_Task brief_. Please set out every line of the records below as a JSON list of strings, one string per line, with blank lines omitted.

[Items from a data source]
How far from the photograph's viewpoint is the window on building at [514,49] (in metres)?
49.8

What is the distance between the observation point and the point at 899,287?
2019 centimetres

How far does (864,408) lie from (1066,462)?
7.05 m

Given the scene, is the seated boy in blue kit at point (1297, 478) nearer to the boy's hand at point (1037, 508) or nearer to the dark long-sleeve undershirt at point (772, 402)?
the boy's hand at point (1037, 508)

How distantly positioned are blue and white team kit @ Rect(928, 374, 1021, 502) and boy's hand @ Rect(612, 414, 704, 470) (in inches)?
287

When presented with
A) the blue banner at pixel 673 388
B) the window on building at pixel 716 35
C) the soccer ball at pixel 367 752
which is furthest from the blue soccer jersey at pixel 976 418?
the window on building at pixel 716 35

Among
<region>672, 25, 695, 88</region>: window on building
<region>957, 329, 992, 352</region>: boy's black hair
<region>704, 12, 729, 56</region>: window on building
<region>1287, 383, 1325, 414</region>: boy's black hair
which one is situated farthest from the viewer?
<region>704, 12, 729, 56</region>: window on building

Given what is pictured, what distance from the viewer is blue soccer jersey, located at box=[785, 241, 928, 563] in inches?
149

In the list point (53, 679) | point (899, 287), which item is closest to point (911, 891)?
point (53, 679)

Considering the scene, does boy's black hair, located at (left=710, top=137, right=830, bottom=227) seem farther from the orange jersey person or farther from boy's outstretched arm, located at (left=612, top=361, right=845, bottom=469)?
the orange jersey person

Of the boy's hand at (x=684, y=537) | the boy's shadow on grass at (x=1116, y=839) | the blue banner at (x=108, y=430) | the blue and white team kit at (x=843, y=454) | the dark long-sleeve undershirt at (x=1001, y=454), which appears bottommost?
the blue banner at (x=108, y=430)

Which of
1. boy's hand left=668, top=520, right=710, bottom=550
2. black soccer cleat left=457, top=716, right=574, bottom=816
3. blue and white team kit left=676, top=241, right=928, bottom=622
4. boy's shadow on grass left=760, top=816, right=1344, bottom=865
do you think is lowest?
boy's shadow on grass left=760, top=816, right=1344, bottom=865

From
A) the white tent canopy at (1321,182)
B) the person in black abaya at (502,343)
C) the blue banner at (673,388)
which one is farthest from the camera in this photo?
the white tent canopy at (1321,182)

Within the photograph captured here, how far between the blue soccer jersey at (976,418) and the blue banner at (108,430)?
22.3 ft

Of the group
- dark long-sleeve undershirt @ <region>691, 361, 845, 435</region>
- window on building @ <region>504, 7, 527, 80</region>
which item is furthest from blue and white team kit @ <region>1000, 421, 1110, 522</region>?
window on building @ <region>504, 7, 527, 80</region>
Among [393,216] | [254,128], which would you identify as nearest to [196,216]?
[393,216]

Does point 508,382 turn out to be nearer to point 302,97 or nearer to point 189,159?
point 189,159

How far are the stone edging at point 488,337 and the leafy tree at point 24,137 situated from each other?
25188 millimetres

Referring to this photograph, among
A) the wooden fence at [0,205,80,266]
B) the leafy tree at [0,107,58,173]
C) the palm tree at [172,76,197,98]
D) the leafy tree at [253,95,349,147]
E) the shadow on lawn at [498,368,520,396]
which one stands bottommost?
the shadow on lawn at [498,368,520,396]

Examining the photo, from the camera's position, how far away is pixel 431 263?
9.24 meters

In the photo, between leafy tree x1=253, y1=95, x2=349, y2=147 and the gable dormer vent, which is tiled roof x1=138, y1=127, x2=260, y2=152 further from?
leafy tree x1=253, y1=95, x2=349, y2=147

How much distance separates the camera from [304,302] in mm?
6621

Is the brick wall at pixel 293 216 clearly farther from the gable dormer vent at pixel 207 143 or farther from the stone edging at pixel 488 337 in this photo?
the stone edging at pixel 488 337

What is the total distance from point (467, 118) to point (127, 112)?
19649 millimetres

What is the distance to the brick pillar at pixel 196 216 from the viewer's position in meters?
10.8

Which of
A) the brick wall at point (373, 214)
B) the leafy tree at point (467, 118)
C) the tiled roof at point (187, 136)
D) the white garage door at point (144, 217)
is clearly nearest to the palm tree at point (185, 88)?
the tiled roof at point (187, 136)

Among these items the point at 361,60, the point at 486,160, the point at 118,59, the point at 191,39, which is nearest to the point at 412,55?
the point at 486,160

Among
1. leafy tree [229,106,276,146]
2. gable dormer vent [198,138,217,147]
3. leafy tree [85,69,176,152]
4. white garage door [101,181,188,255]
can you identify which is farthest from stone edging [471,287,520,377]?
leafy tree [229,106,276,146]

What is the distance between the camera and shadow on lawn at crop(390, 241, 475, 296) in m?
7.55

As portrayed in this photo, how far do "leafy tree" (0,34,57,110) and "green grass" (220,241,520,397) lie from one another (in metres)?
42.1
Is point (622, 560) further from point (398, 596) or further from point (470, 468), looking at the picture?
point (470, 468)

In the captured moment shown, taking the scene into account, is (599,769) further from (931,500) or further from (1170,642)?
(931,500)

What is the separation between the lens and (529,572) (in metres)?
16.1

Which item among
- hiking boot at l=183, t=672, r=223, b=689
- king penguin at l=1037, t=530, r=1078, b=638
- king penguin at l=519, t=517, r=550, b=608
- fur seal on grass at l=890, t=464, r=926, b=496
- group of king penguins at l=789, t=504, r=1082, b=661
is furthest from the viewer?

_Output of the task_.
[
  "How far from the photograph's viewpoint is the window on building at [514,49] (in metres)?",
  "49.8",
  "What is the distance between the observation point and the point at 899,287?",
  "2019 centimetres",
  "How far does (864,408) lie from (1066,462)?",
  "7.05 m",
  "Given the scene, is the seated boy in blue kit at point (1297, 478) nearer to the boy's hand at point (1037, 508) or nearer to the dark long-sleeve undershirt at point (772, 402)?",
  "the boy's hand at point (1037, 508)",
  "How distantly positioned are blue and white team kit @ Rect(928, 374, 1021, 502) and boy's hand @ Rect(612, 414, 704, 470) (in inches)?",
  "287",
  "When presented with",
  "A) the blue banner at pixel 673 388",
  "B) the window on building at pixel 716 35",
  "C) the soccer ball at pixel 367 752",
  "which is furthest from the blue soccer jersey at pixel 976 418?",
  "the window on building at pixel 716 35",
  "Among",
  "<region>672, 25, 695, 88</region>: window on building",
  "<region>957, 329, 992, 352</region>: boy's black hair",
  "<region>704, 12, 729, 56</region>: window on building",
  "<region>1287, 383, 1325, 414</region>: boy's black hair",
  "which one is situated farthest from the viewer?",
  "<region>704, 12, 729, 56</region>: window on building",
  "Given what is pictured, what distance from the viewer is blue soccer jersey, located at box=[785, 241, 928, 563] in inches?",
  "149",
  "In the list point (53, 679) | point (899, 287), which item is closest to point (911, 891)?",
  "point (53, 679)",
  "Considering the scene, does boy's black hair, located at (left=710, top=137, right=830, bottom=227) seem farther from the orange jersey person or farther from boy's outstretched arm, located at (left=612, top=361, right=845, bottom=469)?",
  "the orange jersey person",
  "Of the boy's hand at (x=684, y=537) | the boy's shadow on grass at (x=1116, y=839) | the blue banner at (x=108, y=430) | the blue and white team kit at (x=843, y=454) | the dark long-sleeve undershirt at (x=1001, y=454), which appears bottommost?",
  "the blue banner at (x=108, y=430)",
  "Which of",
  "1. boy's hand left=668, top=520, right=710, bottom=550",
  "2. black soccer cleat left=457, top=716, right=574, bottom=816",
  "3. blue and white team kit left=676, top=241, right=928, bottom=622",
  "4. boy's shadow on grass left=760, top=816, right=1344, bottom=865",
  "do you think is lowest?",
  "boy's shadow on grass left=760, top=816, right=1344, bottom=865",
  "From",
  "A) the white tent canopy at (1321,182)",
  "B) the person in black abaya at (502,343)",
  "C) the blue banner at (673,388)",
  "which one is farthest from the camera in this photo?",
  "the white tent canopy at (1321,182)",
  "Within the photograph captured here, how far between the blue soccer jersey at (976,418) and the blue banner at (108,430)?",
  "22.3 ft",
  "Of the group",
  "- dark long-sleeve undershirt @ <region>691, 361, 845, 435</region>",
  "- window on building @ <region>504, 7, 527, 80</region>",
  "which item is furthest from blue and white team kit @ <region>1000, 421, 1110, 522</region>?",
  "window on building @ <region>504, 7, 527, 80</region>",
  "Among [393,216] | [254,128], which would you identify as nearest to [196,216]?",
  "[393,216]",
  "Does point 508,382 turn out to be nearer to point 302,97 or nearer to point 189,159?",
  "point 189,159",
  "How far are the stone edging at point 488,337 and the leafy tree at point 24,137 situated from each other?",
  "25188 millimetres",
  "Referring to this photograph, among",
  "A) the wooden fence at [0,205,80,266]",
  "B) the leafy tree at [0,107,58,173]",
  "C) the palm tree at [172,76,197,98]",
  "D) the leafy tree at [253,95,349,147]",
  "E) the shadow on lawn at [498,368,520,396]",
  "which one stands bottommost?",
  "the shadow on lawn at [498,368,520,396]",
  "Examining the photo, from the camera's position, how far away is pixel 431 263?",
  "9.24 meters",
  "In the photo, between leafy tree x1=253, y1=95, x2=349, y2=147 and the gable dormer vent, which is tiled roof x1=138, y1=127, x2=260, y2=152 further from?",
  "leafy tree x1=253, y1=95, x2=349, y2=147",
  "How much distance separates the camera from [304,302] in mm?",
  "6621",
  "Is the brick wall at pixel 293 216 clearly farther from the gable dormer vent at pixel 207 143 or farther from the stone edging at pixel 488 337 in this photo?",
  "the stone edging at pixel 488 337",
  "What is the total distance from point (467, 118) to point (127, 112)?",
  "19649 millimetres",
  "What is the distance to the brick pillar at pixel 196 216 from the viewer's position in meters?",
  "10.8",
  "Which of",
  "A) the brick wall at point (373, 214)",
  "B) the leafy tree at point (467, 118)",
  "C) the tiled roof at point (187, 136)",
  "D) the white garage door at point (144, 217)",
  "is clearly nearest to the palm tree at point (185, 88)?",
  "the tiled roof at point (187, 136)",
  "Among these items the point at 361,60, the point at 486,160, the point at 118,59, the point at 191,39, which is nearest to the point at 412,55?",
  "the point at 486,160",
  "Among",
  "1. leafy tree [229,106,276,146]",
  "2. gable dormer vent [198,138,217,147]",
  "3. leafy tree [85,69,176,152]",
  "4. white garage door [101,181,188,255]",
  "can you identify which is farthest from stone edging [471,287,520,377]?",
  "leafy tree [229,106,276,146]",
  "What is the distance between the camera and shadow on lawn at crop(390, 241, 475, 296) in m?",
  "7.55",
  "As portrayed in this photo, how far do \"leafy tree\" (0,34,57,110) and \"green grass\" (220,241,520,397) lie from one another (in metres)?",
  "42.1",
  "Is point (622, 560) further from point (398, 596) or further from point (470, 468), looking at the picture?",
  "point (470, 468)",
  "In the captured moment shown, taking the scene into account, is (599,769) further from (931,500) or further from (1170,642)?",
  "(931,500)",
  "What is the separation between the lens and (529,572) (in metres)?",
  "16.1",
  "Which item among",
  "- hiking boot at l=183, t=672, r=223, b=689",
  "- king penguin at l=1037, t=530, r=1078, b=638",
  "- king penguin at l=519, t=517, r=550, b=608",
  "- fur seal on grass at l=890, t=464, r=926, b=496",
  "- group of king penguins at l=789, t=504, r=1082, b=661",
  "is furthest from the viewer?"
]